Both crops were in the spotlight earlier this week during a symposium hosted by the Mountain States Crop Education Association in Billings.
A lot has changed in the 21st century of how both crops are raised versus how our grand — and even great-grandparents — farmed.
That’s why organizers of the Montana and Wyoming Malt Barley and Sugar Beet Symposium like Neal Fehringer put so much time in providing relevant topics.
“You know we’re looking at no-till farming in sugar beets when people thought that was not a possibility, that you had to plow the ground make it smooth and like a table top in order to plant those sugar beets. And that’s not true,” said Fehringer. “So, there’s opportunities to reverse our degradation of the soil and make it healthier.”

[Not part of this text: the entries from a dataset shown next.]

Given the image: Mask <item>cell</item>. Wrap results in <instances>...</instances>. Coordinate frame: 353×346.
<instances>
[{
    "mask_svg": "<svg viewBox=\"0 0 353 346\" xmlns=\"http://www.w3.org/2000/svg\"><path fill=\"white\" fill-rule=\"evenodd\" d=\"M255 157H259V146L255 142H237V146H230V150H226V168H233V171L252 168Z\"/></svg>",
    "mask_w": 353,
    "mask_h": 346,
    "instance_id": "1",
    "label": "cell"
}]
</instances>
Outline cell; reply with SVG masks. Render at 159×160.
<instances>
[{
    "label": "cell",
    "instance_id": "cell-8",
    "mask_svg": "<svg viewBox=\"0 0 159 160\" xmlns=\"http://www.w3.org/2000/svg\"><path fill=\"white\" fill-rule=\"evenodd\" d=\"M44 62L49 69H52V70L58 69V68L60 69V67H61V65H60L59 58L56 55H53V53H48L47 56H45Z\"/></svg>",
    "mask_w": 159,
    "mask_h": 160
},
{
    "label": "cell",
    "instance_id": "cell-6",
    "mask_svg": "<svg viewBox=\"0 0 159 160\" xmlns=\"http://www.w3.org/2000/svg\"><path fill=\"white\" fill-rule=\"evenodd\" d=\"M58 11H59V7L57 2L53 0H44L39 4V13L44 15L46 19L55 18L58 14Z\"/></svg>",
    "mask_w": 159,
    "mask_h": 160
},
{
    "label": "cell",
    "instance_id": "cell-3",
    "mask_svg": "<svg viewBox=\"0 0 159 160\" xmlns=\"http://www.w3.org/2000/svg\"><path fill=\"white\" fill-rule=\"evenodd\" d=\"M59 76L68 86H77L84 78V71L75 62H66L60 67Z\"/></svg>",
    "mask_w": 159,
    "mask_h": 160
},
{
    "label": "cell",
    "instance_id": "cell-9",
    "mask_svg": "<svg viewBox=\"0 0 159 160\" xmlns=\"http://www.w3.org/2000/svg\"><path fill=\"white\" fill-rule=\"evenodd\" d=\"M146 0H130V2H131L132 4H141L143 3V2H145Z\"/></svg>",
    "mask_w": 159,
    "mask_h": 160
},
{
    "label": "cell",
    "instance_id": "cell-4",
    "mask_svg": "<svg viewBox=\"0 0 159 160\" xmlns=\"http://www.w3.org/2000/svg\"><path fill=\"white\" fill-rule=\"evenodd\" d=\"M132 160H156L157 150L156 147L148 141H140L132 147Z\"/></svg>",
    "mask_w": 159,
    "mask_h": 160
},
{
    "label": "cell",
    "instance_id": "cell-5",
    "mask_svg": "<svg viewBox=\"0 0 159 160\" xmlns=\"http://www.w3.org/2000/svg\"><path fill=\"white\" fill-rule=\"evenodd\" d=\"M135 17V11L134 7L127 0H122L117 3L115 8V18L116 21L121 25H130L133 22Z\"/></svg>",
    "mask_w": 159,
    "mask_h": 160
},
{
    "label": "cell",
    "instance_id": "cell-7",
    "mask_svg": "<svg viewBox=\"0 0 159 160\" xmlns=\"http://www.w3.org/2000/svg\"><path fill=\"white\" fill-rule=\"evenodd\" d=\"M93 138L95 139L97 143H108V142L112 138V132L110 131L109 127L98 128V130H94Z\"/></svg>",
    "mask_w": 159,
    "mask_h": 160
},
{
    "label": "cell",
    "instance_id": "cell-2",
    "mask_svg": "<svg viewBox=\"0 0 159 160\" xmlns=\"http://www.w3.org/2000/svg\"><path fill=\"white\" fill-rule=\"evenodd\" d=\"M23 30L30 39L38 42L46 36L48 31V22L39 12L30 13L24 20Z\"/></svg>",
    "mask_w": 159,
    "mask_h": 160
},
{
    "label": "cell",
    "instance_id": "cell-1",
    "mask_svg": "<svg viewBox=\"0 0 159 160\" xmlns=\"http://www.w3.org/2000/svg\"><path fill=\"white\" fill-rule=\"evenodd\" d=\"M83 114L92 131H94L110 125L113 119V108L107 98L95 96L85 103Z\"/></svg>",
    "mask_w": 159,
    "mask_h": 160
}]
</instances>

Farmers like Kim Nile of Forsyth appreciate the symposium’s information that’s geared towards making them better farmers and staying in business.
“We’re not as isolated as we used to be with the internet and all that stuff now,” said Nile. “But still, it’s good to get it firsthand, and you can you can rub shoulders with it with the people doing the research and pick their brain one on one in addition to the formal presentation. So, it’s just a good forum to get the information out.”
Fehringer says new precision agriculture technology is also helping growers, especially during times of low commodity prices.
“They spend a lot less time in the tractor wearing out their tractors using up diesel fuel and it improves the soil health,” said Fehringer. “So, maybe we’re not generating any more gross revenue, but if we can cut our costs, then the net is better. So, that’s what they’re embracing is ways to survive.”
At the end of the day, Nile says the symposium passes along useful information that supports their way of life.
“We’re all looking to make our farms better,” said Nile. “We’re looking to make them be here forever. And we’re looking to make a little money while we’re at it because we all like to goof off a little bit too.”
It’s symposiums like this where malt barley and sugar beet growers from across the entire region can come together and hear about the latest issues that are impacting their industry and learn about some of that new and exciting technology that hopefully will allow them to become more profitable and stay in business.